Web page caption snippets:

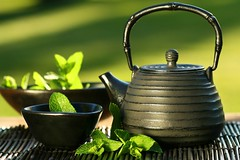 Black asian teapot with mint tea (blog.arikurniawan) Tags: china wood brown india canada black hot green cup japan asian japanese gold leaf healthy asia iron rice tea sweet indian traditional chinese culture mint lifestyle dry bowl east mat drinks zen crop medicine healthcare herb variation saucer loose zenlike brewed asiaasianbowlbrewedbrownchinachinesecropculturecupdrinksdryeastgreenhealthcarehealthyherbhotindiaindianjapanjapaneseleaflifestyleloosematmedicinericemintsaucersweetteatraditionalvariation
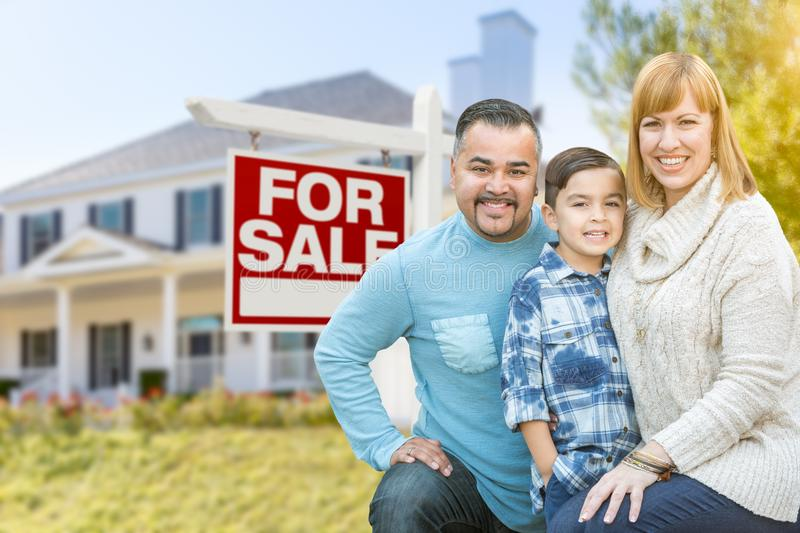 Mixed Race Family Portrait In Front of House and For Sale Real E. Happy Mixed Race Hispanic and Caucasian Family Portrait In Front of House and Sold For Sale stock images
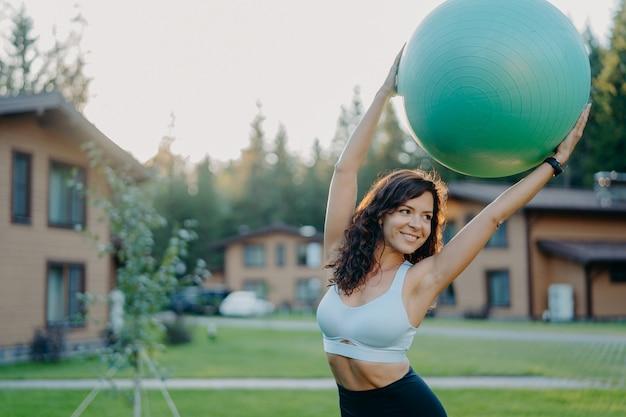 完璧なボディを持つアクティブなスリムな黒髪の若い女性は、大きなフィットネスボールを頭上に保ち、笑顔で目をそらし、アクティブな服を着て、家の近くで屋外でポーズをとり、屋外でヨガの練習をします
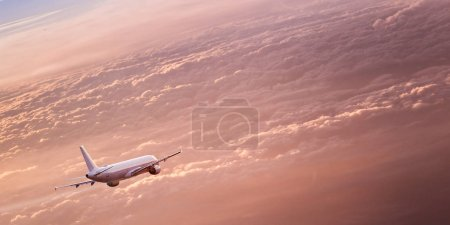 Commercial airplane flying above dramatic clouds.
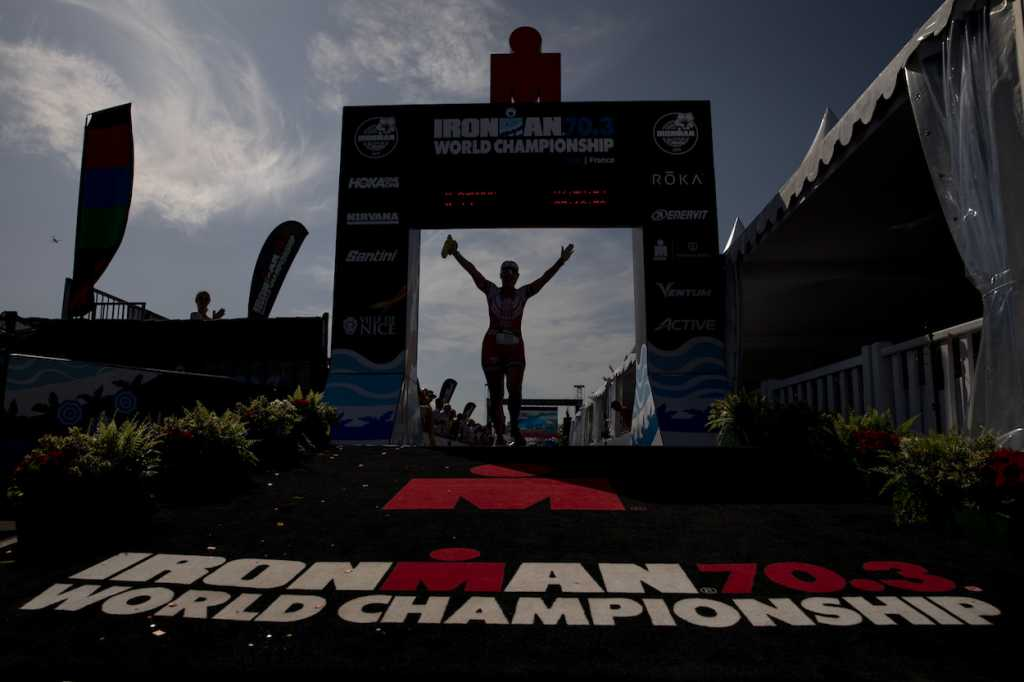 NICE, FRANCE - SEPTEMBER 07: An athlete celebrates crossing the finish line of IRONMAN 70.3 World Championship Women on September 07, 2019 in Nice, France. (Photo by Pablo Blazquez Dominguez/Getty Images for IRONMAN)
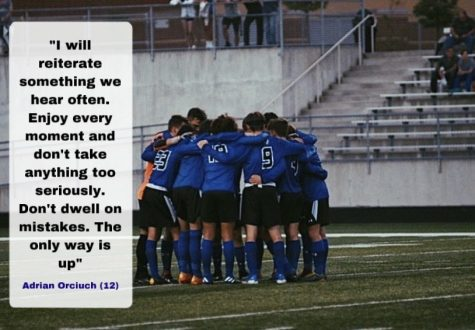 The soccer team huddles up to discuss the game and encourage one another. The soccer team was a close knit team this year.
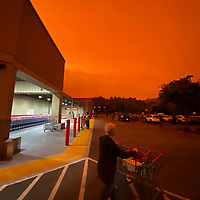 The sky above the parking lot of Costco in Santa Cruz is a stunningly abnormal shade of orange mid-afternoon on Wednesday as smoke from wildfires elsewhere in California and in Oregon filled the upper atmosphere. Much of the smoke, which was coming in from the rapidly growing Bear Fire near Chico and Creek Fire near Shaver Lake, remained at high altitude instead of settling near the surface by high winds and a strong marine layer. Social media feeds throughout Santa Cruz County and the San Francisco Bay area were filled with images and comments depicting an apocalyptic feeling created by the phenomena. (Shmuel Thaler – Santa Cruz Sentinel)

Task goal:
Return the data exactly as it stands, minus the pictures.

Response to the exercise:
 Black asian teapot with mint tea (blog.arikurniawan) Tags: china wood brown india canada black hot green cup japan asian japanese gold leaf healthy asia iron rice tea sweet indian traditional chinese culture mint lifestyle dry bowl east mat drinks zen crop medicine healthcare herb variation saucer loose zenlike brewed asiaasianbowlbrewedbrownchinachinesecropculturecupdrinksdryeastgreenhealthcarehealthyherbhotindiaindianjapanjapaneseleaflifestyleloosematmedicinericemintsaucersweetteatraditionalvariation
 Mixed Race Family Portrait In Front of House and For Sale Real E. Happy Mixed Race Hispanic and Caucasian Family Portrait In Front of House and Sold For Sale stock images
 完璧なボディを持つアクティブなスリムな黒髪の若い女性は、大きなフィットネスボールを頭上に保ち、笑顔で目をそらし、アクティブな服を着て、家の近くで屋外でポーズをとり、屋外でヨガの練習をします
 Commercial airplane flying above dramatic clouds.
 NICE, FRANCE - SEPTEMBER 07: An athlete celebrates crossing the finish line of IRONMAN 70.3 World Championship Women on September 07, 2019 in Nice, France. (Photo by Pablo Blazquez Dominguez/Getty Images for IRONMAN)
 The soccer team huddles up to discuss the game and encourage one another. The soccer team was a close knit team this year.
 The sky above the parking lot of Costco in Santa Cruz is a stunningly abnormal shade of orange mid-afternoon on Wednesday as smoke from wildfires elsewhere in California and in Oregon filled the upper atmosphere. Much of the smoke, which was coming in from the rapidly growing Bear Fire near Chico and Creek Fire near Shaver Lake, remained at high altitude instead of settling near the surface by high winds and a strong marine layer. Social media feeds throughout Santa Cruz County and the San Francisco Bay area were filled with images and comments depicting an apocalyptic feeling created by the phenomena. (Shmuel Thaler – Santa Cruz Sentinel)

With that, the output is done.